#### Artikelauszug ####

KI in der Wirtschaft: Wie Kölns Unternehmen mit künstlicher Intelligenz den Vorsprung sichern
KI in der Wirtschaft ist viel mehr als ein Hype, sie ist die nächste Stufe der wirtschaftlichen Revolution. Die Versprechen für eine bessere Zukunft sind zwar oft noch schwammig. Doch viele Kölner Unternehmen und Startups zeigen schon heute, was möglich ist – vom Einzelhändler bis zum Versicherungskonzern.
KI-Supermarkt: REWE setzt mit Pick&Go auf künstliche Intelligenz
Die Zukunft des Einkaufens liegt nicht im Silicon Valley, sondern an einer viel befahrenen Straße in der Kölner Innenstadt. Genauer gesagt: in einem KI-Supermarkt von REWE. An einem gewöhnlichen Wochentag bewegen sich dort Menschen durch die Regalreihen. Und während die einen sich mit vollem Einkaufskorb an die Kasse stellen, stecken andere die Ware direkt in die Tasche und sind auf und davon.

####

### Auftrag 1
Benenne in den Zeilen, beginnend mit der ersten Zeile und endend mit der Zeile, die „481H384V461H378L371 435L338 429V435H319L312“ enthält, „Render“ in „Draw“ um und gib nur diese Zeilen sonst unverändert wieder.
### Auftrag 2
Führe den Artikel über künstliche Intelligenz in Kölner Unternehmen nach seinem letzten Satz fort.
Artikel und Zeilen stammen aus verschiedenen Quellen.

#### Gegebene Zeilen ####

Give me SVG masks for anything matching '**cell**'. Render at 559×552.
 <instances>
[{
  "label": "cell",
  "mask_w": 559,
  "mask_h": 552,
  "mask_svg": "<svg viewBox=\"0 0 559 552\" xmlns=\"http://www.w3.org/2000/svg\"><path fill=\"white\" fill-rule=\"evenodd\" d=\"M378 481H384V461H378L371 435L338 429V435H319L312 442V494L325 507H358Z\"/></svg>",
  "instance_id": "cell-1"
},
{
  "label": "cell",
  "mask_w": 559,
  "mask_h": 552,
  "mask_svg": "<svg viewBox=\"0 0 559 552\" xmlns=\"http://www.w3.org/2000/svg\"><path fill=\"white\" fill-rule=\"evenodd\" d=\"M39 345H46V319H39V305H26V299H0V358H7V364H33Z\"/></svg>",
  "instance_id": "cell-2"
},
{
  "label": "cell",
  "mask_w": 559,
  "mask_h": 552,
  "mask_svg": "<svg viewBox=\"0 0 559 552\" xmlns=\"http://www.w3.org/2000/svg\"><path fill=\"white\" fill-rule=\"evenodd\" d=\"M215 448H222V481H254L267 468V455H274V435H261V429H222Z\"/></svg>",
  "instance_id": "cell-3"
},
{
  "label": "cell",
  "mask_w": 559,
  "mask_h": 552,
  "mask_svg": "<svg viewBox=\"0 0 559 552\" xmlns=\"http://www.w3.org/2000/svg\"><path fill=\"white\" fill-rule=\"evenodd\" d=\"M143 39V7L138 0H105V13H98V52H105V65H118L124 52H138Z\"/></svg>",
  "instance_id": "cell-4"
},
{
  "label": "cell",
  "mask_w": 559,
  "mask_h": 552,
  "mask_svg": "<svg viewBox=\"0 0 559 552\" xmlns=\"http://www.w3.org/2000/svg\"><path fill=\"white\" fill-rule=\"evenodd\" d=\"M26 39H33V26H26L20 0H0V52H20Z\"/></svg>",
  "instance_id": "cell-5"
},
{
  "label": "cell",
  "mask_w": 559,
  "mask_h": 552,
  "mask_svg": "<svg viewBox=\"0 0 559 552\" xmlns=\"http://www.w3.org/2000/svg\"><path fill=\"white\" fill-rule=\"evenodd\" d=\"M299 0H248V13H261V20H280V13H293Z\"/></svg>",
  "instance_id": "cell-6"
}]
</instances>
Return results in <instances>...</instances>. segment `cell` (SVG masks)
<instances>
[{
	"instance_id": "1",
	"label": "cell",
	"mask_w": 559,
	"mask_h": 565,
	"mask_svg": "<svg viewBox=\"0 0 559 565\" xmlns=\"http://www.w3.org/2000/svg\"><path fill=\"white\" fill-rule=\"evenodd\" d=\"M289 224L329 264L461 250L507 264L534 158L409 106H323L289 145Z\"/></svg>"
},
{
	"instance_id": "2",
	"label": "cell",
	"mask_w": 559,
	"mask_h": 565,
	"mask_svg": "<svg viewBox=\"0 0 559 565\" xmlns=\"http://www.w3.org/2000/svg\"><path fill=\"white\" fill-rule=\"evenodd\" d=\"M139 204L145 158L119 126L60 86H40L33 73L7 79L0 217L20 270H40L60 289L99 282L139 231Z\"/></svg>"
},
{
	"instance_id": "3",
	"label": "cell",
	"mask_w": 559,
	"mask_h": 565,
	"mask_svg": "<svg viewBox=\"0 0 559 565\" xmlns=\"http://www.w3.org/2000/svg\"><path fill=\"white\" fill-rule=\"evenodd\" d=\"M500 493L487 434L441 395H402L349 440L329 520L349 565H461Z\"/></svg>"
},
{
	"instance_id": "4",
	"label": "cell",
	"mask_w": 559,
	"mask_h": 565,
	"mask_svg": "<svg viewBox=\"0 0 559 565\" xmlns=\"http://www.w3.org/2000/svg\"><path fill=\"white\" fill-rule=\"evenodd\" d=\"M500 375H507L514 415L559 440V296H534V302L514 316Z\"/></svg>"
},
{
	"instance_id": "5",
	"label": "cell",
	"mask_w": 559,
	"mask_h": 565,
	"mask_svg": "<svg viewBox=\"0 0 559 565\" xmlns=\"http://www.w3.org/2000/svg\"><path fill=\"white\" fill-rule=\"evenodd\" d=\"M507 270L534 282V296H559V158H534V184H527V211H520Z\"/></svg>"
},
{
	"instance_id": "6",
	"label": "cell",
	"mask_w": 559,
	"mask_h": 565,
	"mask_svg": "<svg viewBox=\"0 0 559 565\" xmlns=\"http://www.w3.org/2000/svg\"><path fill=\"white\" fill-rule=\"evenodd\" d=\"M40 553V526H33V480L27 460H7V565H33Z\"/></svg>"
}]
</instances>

####

### Ergebnis 1
Give me SVG masks for anything matching '**cell**'. Draw at 559×552.
 <instances>
[{
  "label": "cell",
  "mask_w": 559,
  "mask_h": 552,
  "mask_svg": "<svg viewBox=\"0 0 559 552\" xmlns=\"http://www.w3.org/2000/svg\"><path fill=\"white\" fill-rule=\"evenodd\" d=\"M378 481H384V461H378L371 435L338 429V435H319L312 442V494L325 507H358Z\"/></svg>",

### Ergebnis 2
Was wie dreister Diebstahl aussieht, ist genau so gewollt. Pick & Go heißt das Konzept. Die Idee: Mithilfe Hunderter Kameras an den Decken und versteckter Sensoren in den Regalen erstellt eine künstliche Intelligenz ein einzigartiges 3D-Modell des Marktes und der Kundinnen – während sie einkaufen. So weiß das System zu jeder Zeit, wo welches der 13.000 Produkte steht, wer danach greift, ob die Kundinnen es woanders wieder ablegen und welche Früchte, Nudeln, Getränke oder Gewürze schließlich in der Einkaufstasche landen. Gehen die Kundinnen, die am Eingang über die Pick&Go-App eingecheckt haben, mit der Ware aus dem Markt, rechnet die KI automatisch über ein hinterlegtes Zahlungsmittel ab. In der Schlange an der Kasse stehen? Den Einkauf am Selbstbedienungsterminal scannen? All das ist für die Nutzerinnen von Pick & Go nicht mehr nötig.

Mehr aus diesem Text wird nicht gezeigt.